**Document extract**
begin

PrimeTime: Should I Shoot My Pilot on Spec?

Every year, networks shoot about 100 professionally shot, designed, acted, and edited pilots. These pilots are your competition. These are the pilots you need to beat with your writing alone.

Today's email comes from Zain, who writes:

If I have the actors and resources to make a low-budget DVD of my pilot and I submit that with my pilot script, is that better than submitting just the script? I feel like it would give the producer/agent/manager a better idea of how the show would look in its final stage. Also, it might be refreshing and enjoyable to watch a DVD after reading screenplays for hours on end every day.

Great question, Zain. People ask this a lot, and while it seems like shooting your pilot on spec, doing your own low-budget production, should help make a sale, it almost always never works. In fact, it almost hurts. Here's why …

First, low-budget productions usually look like … well … low-budget productions.

You want your pilot to look as good as it possibly can.

They look hastily shot, have amateur actors, poor lighting, bad sound, sloppy editing.

So if you have a brilliant spec pilot script, and you then shoot it with limited resources and money, you run the risk of ruining what may have been beautiful on the page. And if someone watches your poorly shot pilot and rejects it, you can't then turn around and say, "Well, I know you didn't like that, but why not read the script it was shot from?"

end

**Excerpted data**

begin

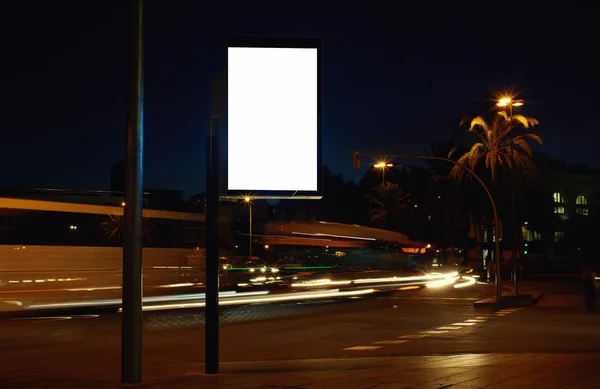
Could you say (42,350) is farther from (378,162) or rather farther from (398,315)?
(378,162)

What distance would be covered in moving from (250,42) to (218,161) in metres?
1.90

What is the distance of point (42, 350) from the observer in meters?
15.8

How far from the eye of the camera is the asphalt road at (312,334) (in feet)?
50.6

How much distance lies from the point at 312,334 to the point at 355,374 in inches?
340

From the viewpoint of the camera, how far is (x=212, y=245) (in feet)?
35.8

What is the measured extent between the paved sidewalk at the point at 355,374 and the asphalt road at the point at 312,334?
104 centimetres

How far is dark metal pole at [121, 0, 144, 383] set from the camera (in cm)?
970

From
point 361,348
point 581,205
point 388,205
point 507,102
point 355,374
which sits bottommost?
point 361,348

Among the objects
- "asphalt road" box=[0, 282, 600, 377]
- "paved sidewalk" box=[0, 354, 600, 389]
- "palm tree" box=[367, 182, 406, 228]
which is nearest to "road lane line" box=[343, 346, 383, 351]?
"asphalt road" box=[0, 282, 600, 377]

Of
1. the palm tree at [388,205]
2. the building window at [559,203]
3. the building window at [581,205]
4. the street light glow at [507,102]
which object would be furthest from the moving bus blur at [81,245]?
the building window at [559,203]

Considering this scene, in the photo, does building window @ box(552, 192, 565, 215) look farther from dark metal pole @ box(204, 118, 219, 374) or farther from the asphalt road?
dark metal pole @ box(204, 118, 219, 374)

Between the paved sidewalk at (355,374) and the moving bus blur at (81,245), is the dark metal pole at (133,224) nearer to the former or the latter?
the paved sidewalk at (355,374)

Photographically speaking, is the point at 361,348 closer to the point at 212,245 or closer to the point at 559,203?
the point at 212,245

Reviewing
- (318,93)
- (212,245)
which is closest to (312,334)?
(212,245)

end

**Required tasks**
[1] According to the article on shooting a TV pilot on spec, about how many pilots do networks shoot each year?
[2] Using the spec pilot article's own reasoning, explain why shooting a low-budget version of a pilot script can hurt a writer's chances.
[3] Write the next part of the spec pilot article, picking up after its last sentence.
The material has no connection to the article about shooting a pilot on spec.

**Answers for the tasks**
[1] About 100.

[2] Low-budget productions tend to look hastily shot, with amateur actors, poor lighting, bad sound and sloppy editing, so they can ruin a script that might have been beautiful on the page. And if someone watches the poorly shot pilot and rejects it, the writer can't then ask them to read the script it came from.

[3]
After all, you're a WRITER. Your job is to use writing to convey exactly what you want the reader to see, think, hear, feel. If you think shooting something will do a better job of conveying this than the script alone … you haven't written a very strong script. (Which is why they say, "If it ain't on the page, it ain't on the stage.")

Plus, keep this in mind: Every year, networks shoot about 100 pilots (collectively). These are professionally shot, designed, acted, and edited. Most of these never make it to series … and while that may not be because of their production values, the point is, even professionally produced pilots have only a slim chance of advancing … so shooting an amateur pilot is already putting it far, far behind its pack of competitors.

And sadly, almost every time I hear someone say, "Trust me — I have a real lighting guy," or "I have the sound people from Avatar," or "Everyone I'm hiring is a trained professional," the final product still winds up looking — at best — a few notches above a student film. This isn't a knock on the talent of low-budget filmmakers — many are truly talented — it's a testament to how freaking hard it is to make something look good … and to how many people underestimate that.

Also, I know everyone likes to say, "Well, they shot the pilot for It's Always Sunny in Philadelphia themselves." And that's true. But while that show has been enormously successful for its creators and FX, that show is also a huge anomaly. In the last decade, networks have commissioned thousands of pilot scripts, shot hundreds of pilots, and greenlit countless series; It's Always Sunny is the only show to come from a pre-shot pilot. (Actually, Comedy Central's American Body Shop also came from pre-shot pilot, but it barely lasted a season and no one really knows about it.)

Secondly, it seems easy to say, "If networks don't like the cast … or the sets … we can change that later."

It's much easier to change things now, before something's (literally) set in stone.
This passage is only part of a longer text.